I have a pretty powerful model (inherited from nn.Module), that I want to reuse. The problem is that I want to replace some model Parameters with Tensors to make gradient flow through them. I need it because in my implementation these properties of the model will be outputs of another model. So I need a way to unregister Parameters with the corresponding names from the model. How I can do it.
I assume you don’t want to retrain these parameters?
If so, you could simply freeze them by setting their .requires_grad
attribute to False
.
Alternatively, you could register them as buffers via self.register_buffer(name, tensor)
.
I whant to train variables, used for constraction of this Parameters. So gradient should flow through them. But call to nn.Parameter(…) breaks the computational graph. So I have to replace class property, defined as Parameter with class property with the same name, defined as Tensor.

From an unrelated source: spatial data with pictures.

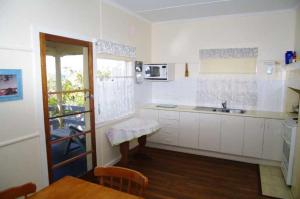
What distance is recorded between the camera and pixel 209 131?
3805 millimetres

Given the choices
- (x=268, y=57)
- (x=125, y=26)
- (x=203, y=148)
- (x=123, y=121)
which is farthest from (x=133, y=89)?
(x=268, y=57)

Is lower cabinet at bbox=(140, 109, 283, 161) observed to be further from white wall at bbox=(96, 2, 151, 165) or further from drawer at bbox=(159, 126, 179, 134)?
white wall at bbox=(96, 2, 151, 165)

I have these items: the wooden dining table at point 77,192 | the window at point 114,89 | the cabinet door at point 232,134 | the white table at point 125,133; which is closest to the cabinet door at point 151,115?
the window at point 114,89

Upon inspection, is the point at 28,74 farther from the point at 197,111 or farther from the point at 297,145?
the point at 297,145

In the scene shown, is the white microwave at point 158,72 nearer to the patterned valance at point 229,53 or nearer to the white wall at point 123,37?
the white wall at point 123,37

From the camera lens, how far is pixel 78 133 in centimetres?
290

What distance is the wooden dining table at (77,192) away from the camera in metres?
1.36

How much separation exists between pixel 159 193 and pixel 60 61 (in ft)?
7.03

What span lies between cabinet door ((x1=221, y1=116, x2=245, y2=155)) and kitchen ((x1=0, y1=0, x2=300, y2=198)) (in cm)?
2

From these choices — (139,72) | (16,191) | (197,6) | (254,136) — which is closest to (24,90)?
(16,191)

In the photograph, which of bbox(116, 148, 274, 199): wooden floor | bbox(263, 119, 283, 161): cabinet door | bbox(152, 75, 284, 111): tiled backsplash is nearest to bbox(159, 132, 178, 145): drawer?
bbox(116, 148, 274, 199): wooden floor

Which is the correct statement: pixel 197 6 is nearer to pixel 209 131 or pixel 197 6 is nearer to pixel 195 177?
pixel 209 131

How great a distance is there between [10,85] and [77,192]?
1273 mm

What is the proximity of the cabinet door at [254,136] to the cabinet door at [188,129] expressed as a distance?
2.82ft
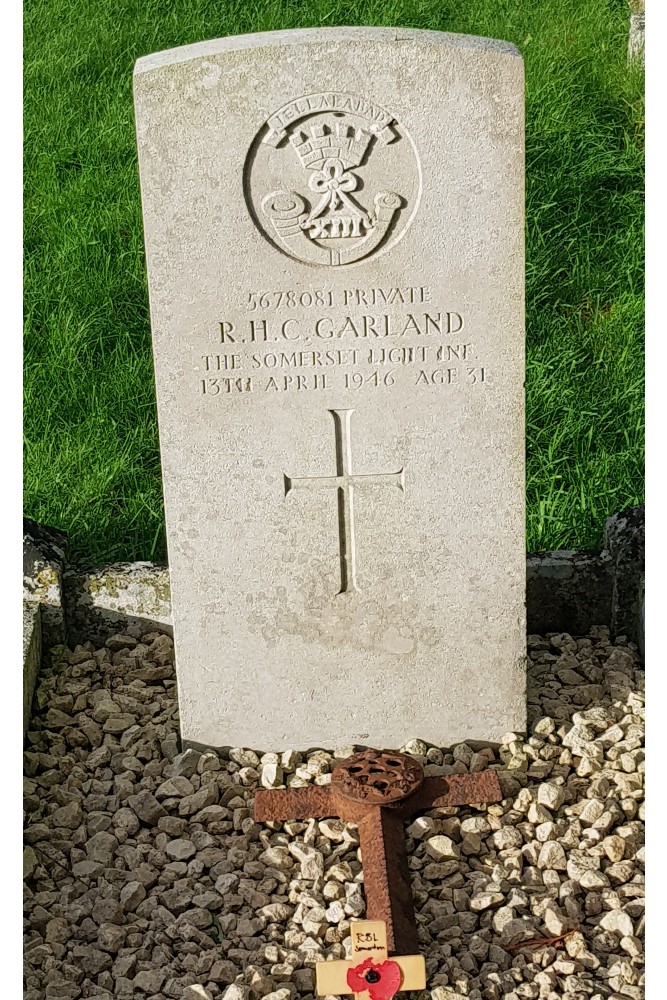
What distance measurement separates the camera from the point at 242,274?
289 centimetres

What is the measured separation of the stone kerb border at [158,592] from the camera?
369cm

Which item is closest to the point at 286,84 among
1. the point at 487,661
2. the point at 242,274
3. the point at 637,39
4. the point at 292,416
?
the point at 242,274

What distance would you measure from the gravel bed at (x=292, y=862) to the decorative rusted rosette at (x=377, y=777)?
0.32 ft

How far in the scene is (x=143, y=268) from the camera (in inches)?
197

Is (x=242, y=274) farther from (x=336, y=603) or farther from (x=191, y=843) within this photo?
(x=191, y=843)

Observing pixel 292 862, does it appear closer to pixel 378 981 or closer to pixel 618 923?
pixel 378 981

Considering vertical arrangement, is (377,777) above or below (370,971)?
above

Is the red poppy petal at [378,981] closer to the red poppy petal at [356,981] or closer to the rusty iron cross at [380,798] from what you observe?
the red poppy petal at [356,981]

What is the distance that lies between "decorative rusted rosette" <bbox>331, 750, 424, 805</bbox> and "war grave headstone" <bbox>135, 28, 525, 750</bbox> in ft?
0.58

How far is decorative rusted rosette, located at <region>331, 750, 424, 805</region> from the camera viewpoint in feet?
9.48

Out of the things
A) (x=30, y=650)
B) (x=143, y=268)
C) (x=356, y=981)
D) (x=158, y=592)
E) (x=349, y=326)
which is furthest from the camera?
(x=143, y=268)

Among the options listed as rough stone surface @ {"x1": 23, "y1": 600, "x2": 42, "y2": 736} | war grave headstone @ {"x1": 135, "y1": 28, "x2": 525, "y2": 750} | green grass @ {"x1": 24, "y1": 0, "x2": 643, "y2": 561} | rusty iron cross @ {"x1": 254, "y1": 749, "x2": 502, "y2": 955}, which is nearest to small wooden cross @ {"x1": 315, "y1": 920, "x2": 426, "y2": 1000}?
rusty iron cross @ {"x1": 254, "y1": 749, "x2": 502, "y2": 955}

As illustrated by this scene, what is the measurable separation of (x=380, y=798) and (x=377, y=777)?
9 cm

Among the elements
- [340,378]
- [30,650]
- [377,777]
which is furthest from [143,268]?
[377,777]
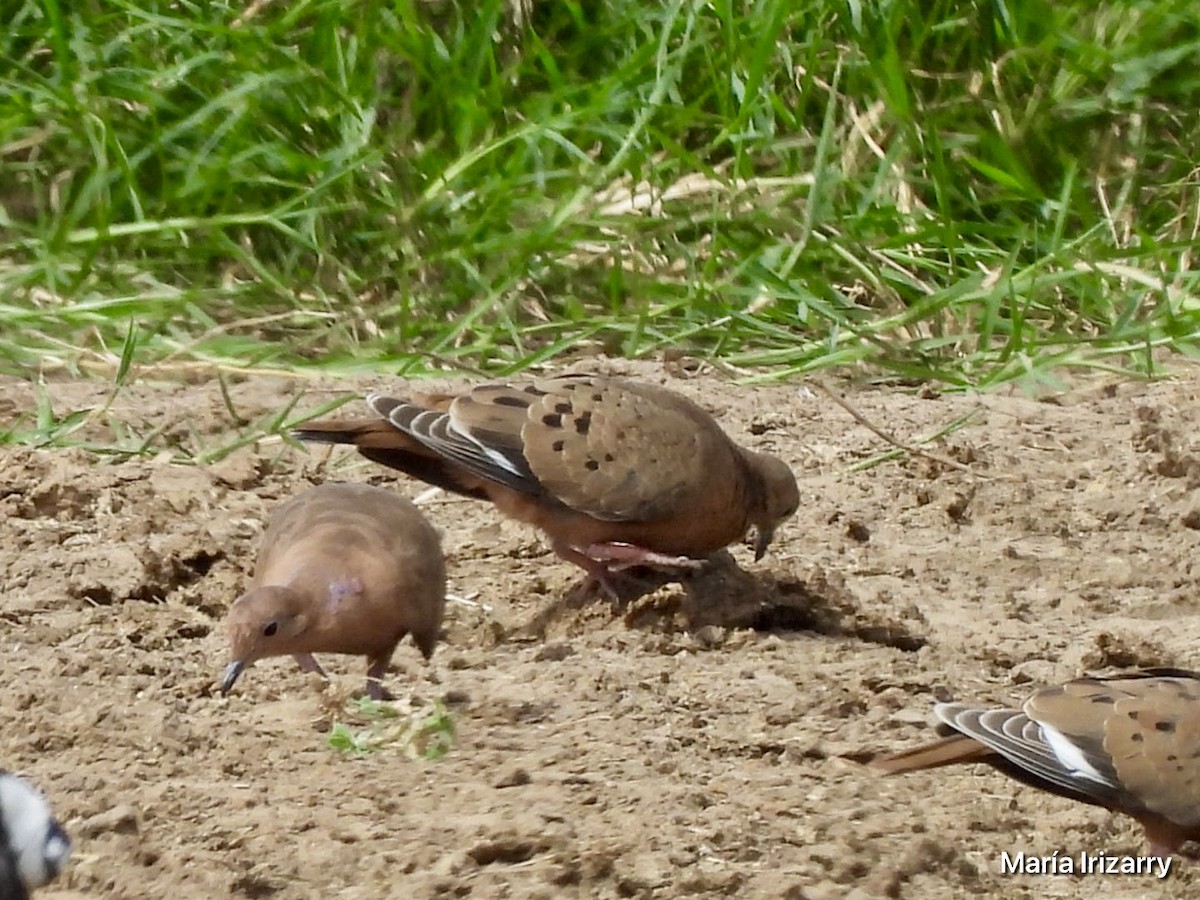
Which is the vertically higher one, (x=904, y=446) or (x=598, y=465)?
(x=598, y=465)

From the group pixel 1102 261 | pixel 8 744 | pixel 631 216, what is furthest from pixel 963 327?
pixel 8 744

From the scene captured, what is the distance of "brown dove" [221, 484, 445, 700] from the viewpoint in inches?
119

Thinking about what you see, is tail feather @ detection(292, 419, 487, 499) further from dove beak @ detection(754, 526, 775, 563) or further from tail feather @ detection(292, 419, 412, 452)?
dove beak @ detection(754, 526, 775, 563)

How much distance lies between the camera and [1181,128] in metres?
6.89

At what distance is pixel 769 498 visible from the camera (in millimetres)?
4035

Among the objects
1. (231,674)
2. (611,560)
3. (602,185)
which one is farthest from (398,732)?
(602,185)

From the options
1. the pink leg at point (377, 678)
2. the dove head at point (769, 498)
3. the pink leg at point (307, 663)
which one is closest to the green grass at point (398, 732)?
the pink leg at point (377, 678)

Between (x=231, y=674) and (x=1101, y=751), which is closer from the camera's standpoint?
(x=1101, y=751)

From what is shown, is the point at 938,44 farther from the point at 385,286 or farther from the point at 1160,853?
the point at 1160,853

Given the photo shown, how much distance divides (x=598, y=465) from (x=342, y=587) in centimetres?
87

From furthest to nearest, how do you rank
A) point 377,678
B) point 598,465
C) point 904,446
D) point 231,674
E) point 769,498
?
1. point 904,446
2. point 769,498
3. point 598,465
4. point 377,678
5. point 231,674

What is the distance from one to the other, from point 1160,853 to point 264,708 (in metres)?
1.39

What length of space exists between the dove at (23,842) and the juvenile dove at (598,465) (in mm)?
2128

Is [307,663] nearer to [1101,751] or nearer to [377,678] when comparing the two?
[377,678]
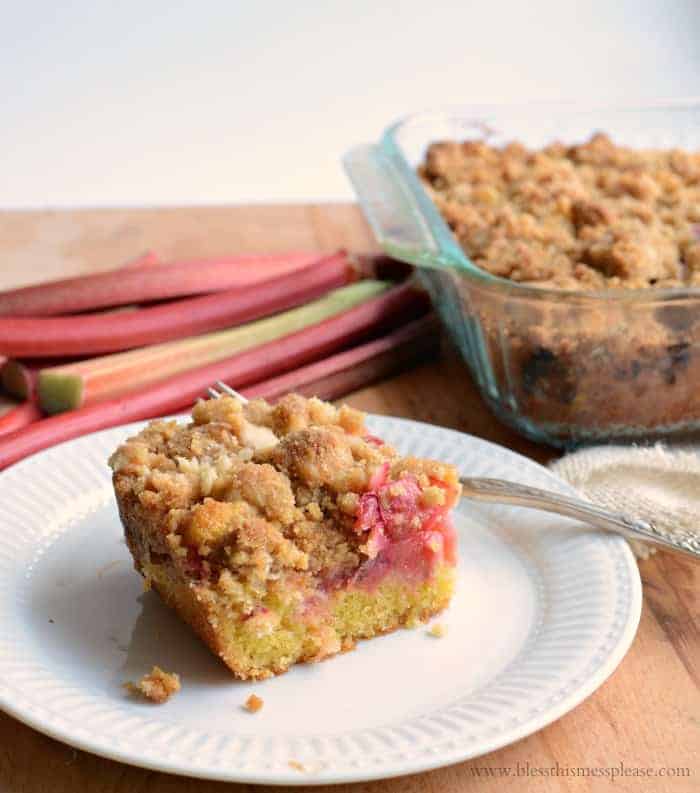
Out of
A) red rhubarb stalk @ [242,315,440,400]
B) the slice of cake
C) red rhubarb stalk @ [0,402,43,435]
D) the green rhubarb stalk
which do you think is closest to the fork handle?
the slice of cake

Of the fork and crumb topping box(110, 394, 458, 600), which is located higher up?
crumb topping box(110, 394, 458, 600)

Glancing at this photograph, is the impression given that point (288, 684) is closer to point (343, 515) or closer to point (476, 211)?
point (343, 515)

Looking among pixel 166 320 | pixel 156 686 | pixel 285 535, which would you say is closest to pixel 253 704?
pixel 156 686

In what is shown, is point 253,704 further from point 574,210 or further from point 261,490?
point 574,210

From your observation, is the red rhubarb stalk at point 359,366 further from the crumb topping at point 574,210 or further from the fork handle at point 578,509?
the fork handle at point 578,509

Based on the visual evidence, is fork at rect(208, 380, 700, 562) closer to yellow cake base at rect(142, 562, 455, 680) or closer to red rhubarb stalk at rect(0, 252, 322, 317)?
yellow cake base at rect(142, 562, 455, 680)

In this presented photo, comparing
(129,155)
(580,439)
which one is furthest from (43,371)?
(129,155)

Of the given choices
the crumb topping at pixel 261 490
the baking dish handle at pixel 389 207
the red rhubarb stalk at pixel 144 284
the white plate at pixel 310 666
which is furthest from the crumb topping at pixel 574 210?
→ the crumb topping at pixel 261 490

Could you post a code snippet which shows your use case, please?
I have
class VeryUsefullLegacyParent(nn.Module):
def __init__(self,n):
self.b = nn.Parameter(torch.zeros(n))
I want to create
class MyChild(VeryUsefullLegacyParent):
def __init__(self, a: torch.Tensor):
super(MyChild, self).__init__(len(a))
self.b = nn.functional.sigmoid(a)
My aim to get a gradient w.r.t a
(and deeper). But I can’t replace b
in such straighforward way, beacause it already registered as a model parameter. I want to use the same name for this variable, because I have a lot of functions working with VeryUsefullLegacyParent
that access this variable.
Does it mean you would like to get the gradient for a
and update it?
You could get the gradients for a
, if it’s a parameter.
Why do you want to replace self.b
, if it’s also a parameter, which is trainable?
- If I construct
b=nn.Parameter(a)
, I wouldn’t get the gradient w.r.ta
, because of call tonn.Parameter
breaks the computational graph andb
will be a leaf of the graph. (Maybe I’m mistaking, but my experiments showed that it works like this) - In
MyChild
classb
should be the function of a. Sob
shouldn’t be updated via optimizer. But gradient should flow throwb
, because I will updatea
-
Yes, this behavior should be correct.
-
It seems you might be thinking about a static graph definition, was was used e.g. in Theano. In PyTorch you don’t define
b
as a “method” ona
, but instead calculate it dynamically in the forward pass.